Enajite Efemuaye journeys to the Nanna Living History Museum in Delta State, Nigeria, to learn more about the life and times of Nanna Olomu, an Itsekiri chief and merchant who died in 1916.



The Journey to Warri

Squeezed into the back of a taxi with three other people, on my way to Warri, a city in the Delta State, I say a prayer. A prayer that it will not rain. Rain in these parts of Nigeria is notorious for going on for hours at a time without letting up and we have long to go.

Inside the taxi, an argument rages about why the government has not banned agberos, men who stand at bus stops and collect money from bus and taxi drivers. The woman sitting at the front of the taxi is louder than everyone, going head to head with a teacher on his way to Warri to negotiate the payment of a backlog of teachers’ salaries. I am sandwiched between an old man and an old woman who points out that the old man is wearing his clothes inside-out and so will have something good happen to him.

I am on my way to the Nanna Living History Museum, a place I have always wanted to visit to fill a gap in my education. In secondary school, the story of the chief and merchant Nanna Olomu was not in the curriculum. All I know about him is that he was an Itsekiri monarch, exiled by the British in the same way as King Jaja of Opobo.

LIST OF TASKS >>
**a.** According to the excerpt about the trip to Warri, what do agberos do?
**b.** Write the next part of the excerpt about the trip to the Nanna Living History Museum.
The lines after this text can be set aside.

INFORMATION PROVIDED >>
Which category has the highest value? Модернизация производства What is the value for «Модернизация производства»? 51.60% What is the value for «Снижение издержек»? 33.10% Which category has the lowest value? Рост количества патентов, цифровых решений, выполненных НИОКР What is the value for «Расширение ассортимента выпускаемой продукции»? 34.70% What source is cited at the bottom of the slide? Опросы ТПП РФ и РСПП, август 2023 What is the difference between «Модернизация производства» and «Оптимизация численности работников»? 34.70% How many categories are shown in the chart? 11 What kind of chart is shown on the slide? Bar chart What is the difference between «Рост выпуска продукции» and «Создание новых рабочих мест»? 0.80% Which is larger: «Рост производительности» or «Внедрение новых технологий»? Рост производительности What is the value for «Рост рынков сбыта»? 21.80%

LIST OF ANSWERS >>
**a.** They stand at bus stops and collect money from bus and taxi drivers.

**b.**
My friend Mudi and I meet at a pre-agreed spot in Warri. Accompanying him are three of his cousins – they are great-grandchildren of Nanna Olomu on their paternal grandmother’s side. Joshua, the eldest, is the designated driver, while I sit at the back with the two teenagers. The drive to Koko is quiet, outside my window is the dark rainforest, broken by a few towns and palm-tree plantations.

Forty-five minutes after we leave Warri, we arrive at Ugbenu, where we turn left onto the Oghara/Koko expressway. It is Wednesday, Koko market day, and one lane of the road has been swallowed up by the market. Cars coming and going have to squeeze through the other lane, which the market has also taken small bites out of. The going is slow but I don’t mind.

Nanna Olomu: a brief history

Anthony Nanna, the 74-year-old grandson of Nanna Olomu and custodian/caretaker of the museum, meets us at the entrance. The museum is the palace of Nanna, built from 1907 to 1910 after his return from exile in the Gold Coast (now Ghana) and turned into a museum by the Nigerian government in 1990.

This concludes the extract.